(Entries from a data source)
━━━━━━━━━━

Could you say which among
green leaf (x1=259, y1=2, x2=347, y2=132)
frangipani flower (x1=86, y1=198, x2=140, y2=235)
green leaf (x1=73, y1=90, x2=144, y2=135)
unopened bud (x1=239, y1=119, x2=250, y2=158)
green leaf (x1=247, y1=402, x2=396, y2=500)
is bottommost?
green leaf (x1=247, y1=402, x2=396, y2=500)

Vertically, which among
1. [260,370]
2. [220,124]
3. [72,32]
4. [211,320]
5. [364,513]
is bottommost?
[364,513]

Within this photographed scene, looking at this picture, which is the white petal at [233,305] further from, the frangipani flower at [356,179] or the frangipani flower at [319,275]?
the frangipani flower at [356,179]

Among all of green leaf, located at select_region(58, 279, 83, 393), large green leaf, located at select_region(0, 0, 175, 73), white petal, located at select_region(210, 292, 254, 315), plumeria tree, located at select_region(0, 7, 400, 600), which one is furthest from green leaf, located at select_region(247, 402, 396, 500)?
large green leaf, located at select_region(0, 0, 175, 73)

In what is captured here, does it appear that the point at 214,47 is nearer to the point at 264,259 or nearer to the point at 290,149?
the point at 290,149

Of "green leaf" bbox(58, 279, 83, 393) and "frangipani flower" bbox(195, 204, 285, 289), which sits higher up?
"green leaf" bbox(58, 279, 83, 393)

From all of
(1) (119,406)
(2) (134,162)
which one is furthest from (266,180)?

━━━━━━━━━━

● TASK TO CARRY OUT:
Please return all of the entries above word for word, with nothing changed.

● EXERCISE RESPONSE:
Could you say which among
green leaf (x1=259, y1=2, x2=347, y2=132)
frangipani flower (x1=86, y1=198, x2=140, y2=235)
green leaf (x1=73, y1=90, x2=144, y2=135)
unopened bud (x1=239, y1=119, x2=250, y2=158)
green leaf (x1=247, y1=402, x2=396, y2=500)
is bottommost?
green leaf (x1=247, y1=402, x2=396, y2=500)

Vertically, which among
1. [260,370]
2. [220,124]
3. [72,32]
4. [211,320]
5. [364,513]
is bottommost?
[364,513]

Within this photographed scene, looking at this picture, which is the white petal at [233,305] further from, the frangipani flower at [356,179] or the frangipani flower at [319,275]?
the frangipani flower at [356,179]

Among all of green leaf, located at select_region(58, 279, 83, 393), large green leaf, located at select_region(0, 0, 175, 73), white petal, located at select_region(210, 292, 254, 315), plumeria tree, located at select_region(0, 7, 400, 600), which one is furthest from green leaf, located at select_region(247, 402, 396, 500)?
large green leaf, located at select_region(0, 0, 175, 73)

In what is captured here, does it appear that the point at 214,47 is nearer to the point at 264,259 or nearer to the point at 290,149?
the point at 290,149

Of "green leaf" bbox(58, 279, 83, 393) and "frangipani flower" bbox(195, 204, 285, 289), which sits higher up?
"green leaf" bbox(58, 279, 83, 393)

From all of
(1) (119,406)
(2) (134,162)
which one is furthest from (266,180)?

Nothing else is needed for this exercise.